Azhagiya Pandipuram is a 2014 Indian Tamil-language comedy film directed by N. Rayan. The film stars Elango Nagarajah and Anjena Kirti with a supporting cast including Manobala, Fathima Babu, M. S. Bhaskar, Sriman, Subbu Panchu, Meera Krishnan, Devadarshini, and Yuvarani. The film, produced by N. Kirubakaran under the banner of Thaimann Production, had music by Bharadwaj, editing by Suresh Urs, and cinematography by V. Akilan. The film was released on 5 December 2014 to mixed reviews.

==Plot==
Madhavan, a young man, lives with his joint family: parents, brother and sister-in-law. His family has a feud with their opposite house family. Pambukutty's daughter Deepika was into a boarding school in Ooty for 10 years, where she completes her education and comes back to her native. Deepika's family decides to get her married off, while Keeripulla also wants his son to get married. Soon, Madhavan and Deepika fall in love with each other. What transpires next forms the rest of the story.

==Cast==

- Elango Nagarajah as Madhavan
- Anjena Kirti as Deepika
- Manobala as Keeripulla
- Fathima Babu as Madhavan's mother
- Sriman as Veera Dayalan
- Yuvarani as Madhavan's sister-in-law
- M. S. Bhaskar as Pambukutty
- Subbu Panchu
- Meera Krishnan
- Devadarshini
- Risha as Aattakkari Manimekalai
- Sankar as Vela
- K. Sivasankar
- Muthukaalai
- Crane Manohar
- Scissor Manohar
- Nellai Siva
- Appu K. Sami
- Agnes Sonkar
- Daas Kathir
- Risha (special appearance in "Orekkannale")
- Agnes Padu (special appearance in "Kattazhagi Nanappa")

== Soundtrack ==

The soundtrack was composed by Bharadwaj.

Tracklist
| No. | Title | Lyrics | Singers | Length |
|---|---|---|---|---|
| 1. | "Pada Pada Pattasu" | Viveka | Vijay Prakash | 4:34 |
| 2. | "Nenje Nenje" | Pa.

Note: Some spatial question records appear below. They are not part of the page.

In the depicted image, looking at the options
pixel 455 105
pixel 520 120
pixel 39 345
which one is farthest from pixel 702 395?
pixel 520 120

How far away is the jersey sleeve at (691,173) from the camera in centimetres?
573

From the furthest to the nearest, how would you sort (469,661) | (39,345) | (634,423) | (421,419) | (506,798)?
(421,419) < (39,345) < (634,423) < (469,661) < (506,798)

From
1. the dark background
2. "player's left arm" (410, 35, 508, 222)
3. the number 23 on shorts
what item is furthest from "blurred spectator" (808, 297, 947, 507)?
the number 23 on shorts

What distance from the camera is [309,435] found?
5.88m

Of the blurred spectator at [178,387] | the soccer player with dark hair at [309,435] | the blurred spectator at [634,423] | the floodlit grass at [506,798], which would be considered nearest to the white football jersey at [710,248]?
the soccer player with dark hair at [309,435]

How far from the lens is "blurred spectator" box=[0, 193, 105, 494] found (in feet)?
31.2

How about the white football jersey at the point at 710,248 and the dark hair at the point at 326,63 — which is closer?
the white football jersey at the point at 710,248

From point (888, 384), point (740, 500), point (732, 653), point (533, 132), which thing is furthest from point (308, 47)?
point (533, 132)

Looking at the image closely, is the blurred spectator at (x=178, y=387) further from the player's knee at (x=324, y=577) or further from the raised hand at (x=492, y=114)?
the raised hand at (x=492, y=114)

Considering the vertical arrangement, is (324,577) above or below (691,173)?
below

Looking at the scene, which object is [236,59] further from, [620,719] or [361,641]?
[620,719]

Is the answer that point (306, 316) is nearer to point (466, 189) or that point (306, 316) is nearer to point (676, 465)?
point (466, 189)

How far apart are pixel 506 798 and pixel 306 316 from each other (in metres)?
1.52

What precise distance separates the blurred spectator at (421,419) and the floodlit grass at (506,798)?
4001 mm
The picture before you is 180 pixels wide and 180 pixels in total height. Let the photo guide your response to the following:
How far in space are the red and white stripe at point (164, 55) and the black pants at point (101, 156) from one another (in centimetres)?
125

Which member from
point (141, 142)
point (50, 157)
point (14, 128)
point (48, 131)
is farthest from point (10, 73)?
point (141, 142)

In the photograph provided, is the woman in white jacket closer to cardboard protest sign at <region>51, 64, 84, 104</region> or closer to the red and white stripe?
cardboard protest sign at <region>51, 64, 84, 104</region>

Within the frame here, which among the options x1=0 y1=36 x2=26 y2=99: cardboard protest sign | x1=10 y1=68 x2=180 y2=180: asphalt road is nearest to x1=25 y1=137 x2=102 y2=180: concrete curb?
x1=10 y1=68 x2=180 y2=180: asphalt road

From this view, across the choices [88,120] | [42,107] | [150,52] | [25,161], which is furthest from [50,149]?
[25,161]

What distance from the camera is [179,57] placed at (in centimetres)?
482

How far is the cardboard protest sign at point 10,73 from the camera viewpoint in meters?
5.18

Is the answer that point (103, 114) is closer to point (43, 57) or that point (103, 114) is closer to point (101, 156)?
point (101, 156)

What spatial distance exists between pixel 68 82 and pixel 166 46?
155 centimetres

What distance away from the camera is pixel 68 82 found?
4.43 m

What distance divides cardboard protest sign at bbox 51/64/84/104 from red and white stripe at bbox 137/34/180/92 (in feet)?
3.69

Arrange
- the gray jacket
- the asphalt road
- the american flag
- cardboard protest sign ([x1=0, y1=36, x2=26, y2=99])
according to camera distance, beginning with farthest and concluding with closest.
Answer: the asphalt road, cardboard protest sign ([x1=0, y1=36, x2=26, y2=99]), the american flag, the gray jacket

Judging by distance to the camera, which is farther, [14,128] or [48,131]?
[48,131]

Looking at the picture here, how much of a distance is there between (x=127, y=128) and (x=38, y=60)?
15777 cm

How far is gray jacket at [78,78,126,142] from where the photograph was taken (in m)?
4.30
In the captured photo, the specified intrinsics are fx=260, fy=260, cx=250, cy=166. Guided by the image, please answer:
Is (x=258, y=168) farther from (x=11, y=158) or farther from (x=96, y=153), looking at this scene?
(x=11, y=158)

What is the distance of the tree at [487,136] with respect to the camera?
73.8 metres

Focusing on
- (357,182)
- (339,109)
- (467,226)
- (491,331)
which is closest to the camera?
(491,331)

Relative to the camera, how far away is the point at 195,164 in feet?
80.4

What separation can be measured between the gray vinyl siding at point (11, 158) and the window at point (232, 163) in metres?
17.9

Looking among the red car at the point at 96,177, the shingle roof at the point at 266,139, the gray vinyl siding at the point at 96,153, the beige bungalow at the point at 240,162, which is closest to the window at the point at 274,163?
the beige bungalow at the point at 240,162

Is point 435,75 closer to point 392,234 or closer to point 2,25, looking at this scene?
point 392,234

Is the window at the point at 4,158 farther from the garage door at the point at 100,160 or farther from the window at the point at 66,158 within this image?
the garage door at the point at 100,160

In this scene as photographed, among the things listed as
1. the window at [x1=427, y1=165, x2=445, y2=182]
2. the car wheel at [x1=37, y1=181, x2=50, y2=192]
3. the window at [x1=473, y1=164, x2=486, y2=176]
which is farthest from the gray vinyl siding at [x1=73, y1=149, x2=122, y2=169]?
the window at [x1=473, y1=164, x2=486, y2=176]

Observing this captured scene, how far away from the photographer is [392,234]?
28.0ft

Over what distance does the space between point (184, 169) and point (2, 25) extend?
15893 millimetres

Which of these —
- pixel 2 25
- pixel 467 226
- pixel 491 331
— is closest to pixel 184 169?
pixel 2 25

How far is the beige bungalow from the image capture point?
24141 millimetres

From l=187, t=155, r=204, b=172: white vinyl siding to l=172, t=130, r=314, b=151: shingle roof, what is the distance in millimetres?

Vijay | Karthik, Shweta Mohan | 4:37 |
| 3. | "Orekkannale" | Viveka | Mukesh, Priyadarshini | 5:24 |
| 4. | "Kattazhagi Nanappa" | Viveka | Priyadarshini | 5:03 |
| 5. | "Kadavulidam" | Na. Muthukumar | Prasanna, Sadhana Sargam | 4:49 |
| Total length: |  |  |  | 24:27 |

==Production==
The film was shot in the Theni, Karaikkudi and Kodaikanal areas in Tamil Nadu.

== Reception ==
Malini Mannath of The New Indian Express opined that "The film is like a stage play, at times like a low-end TV serial. There is no distinct characterisation, with the whole lot behaving in a juvenile manner. It’s a tirade of non-stop dialogues with no respite".